**** The data
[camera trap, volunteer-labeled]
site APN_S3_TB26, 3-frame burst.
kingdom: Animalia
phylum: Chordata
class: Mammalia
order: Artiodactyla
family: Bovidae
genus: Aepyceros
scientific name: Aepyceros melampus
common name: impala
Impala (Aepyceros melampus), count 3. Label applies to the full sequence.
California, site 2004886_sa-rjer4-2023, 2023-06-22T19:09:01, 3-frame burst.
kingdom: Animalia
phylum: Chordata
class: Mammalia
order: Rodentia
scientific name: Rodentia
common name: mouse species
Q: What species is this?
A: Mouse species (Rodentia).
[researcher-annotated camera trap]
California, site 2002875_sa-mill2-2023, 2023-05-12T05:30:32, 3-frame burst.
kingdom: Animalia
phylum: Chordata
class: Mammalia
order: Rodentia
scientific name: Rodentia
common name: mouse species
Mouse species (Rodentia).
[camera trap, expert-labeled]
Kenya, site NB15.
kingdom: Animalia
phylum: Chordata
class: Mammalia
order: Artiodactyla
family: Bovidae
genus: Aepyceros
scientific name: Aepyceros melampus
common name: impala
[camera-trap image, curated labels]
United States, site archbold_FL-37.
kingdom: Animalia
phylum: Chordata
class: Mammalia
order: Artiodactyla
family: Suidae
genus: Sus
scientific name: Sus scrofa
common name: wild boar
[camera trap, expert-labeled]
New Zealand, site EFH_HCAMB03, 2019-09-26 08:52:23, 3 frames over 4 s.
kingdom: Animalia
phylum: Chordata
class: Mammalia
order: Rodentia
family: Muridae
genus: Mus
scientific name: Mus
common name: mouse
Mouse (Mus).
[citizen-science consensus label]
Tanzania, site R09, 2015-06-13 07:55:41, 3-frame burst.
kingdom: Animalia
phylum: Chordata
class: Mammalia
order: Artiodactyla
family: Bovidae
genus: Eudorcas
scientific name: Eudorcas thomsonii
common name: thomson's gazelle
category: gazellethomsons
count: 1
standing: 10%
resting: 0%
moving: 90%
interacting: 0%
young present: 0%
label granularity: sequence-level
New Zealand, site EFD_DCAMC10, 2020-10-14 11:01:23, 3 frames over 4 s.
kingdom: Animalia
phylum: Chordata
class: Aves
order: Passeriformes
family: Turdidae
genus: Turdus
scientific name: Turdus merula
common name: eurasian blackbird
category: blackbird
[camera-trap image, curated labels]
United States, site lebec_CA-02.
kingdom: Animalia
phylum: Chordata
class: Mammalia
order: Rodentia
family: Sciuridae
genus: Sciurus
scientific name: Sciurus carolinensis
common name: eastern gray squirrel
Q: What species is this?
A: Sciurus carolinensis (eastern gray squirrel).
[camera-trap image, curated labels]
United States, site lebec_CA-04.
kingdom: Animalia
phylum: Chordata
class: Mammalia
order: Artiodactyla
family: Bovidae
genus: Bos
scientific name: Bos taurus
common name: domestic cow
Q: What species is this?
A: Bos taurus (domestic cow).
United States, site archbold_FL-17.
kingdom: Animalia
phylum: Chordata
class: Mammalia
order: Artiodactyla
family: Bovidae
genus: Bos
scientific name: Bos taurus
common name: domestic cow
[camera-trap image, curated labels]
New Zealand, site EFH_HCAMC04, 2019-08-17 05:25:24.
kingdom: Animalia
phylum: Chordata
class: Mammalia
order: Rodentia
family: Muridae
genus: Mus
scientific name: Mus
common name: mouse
********
Go through the listing above and return each line where the word "over" occurs.

### Written solution
New Zealand, site EFH_HCAMB03, 2019-09-26 08:52:23, 3 frames over 4 s.
New Zealand, site EFD_DCAMC10, 2020-10-14 11:01:23, 3 frames over 4 s.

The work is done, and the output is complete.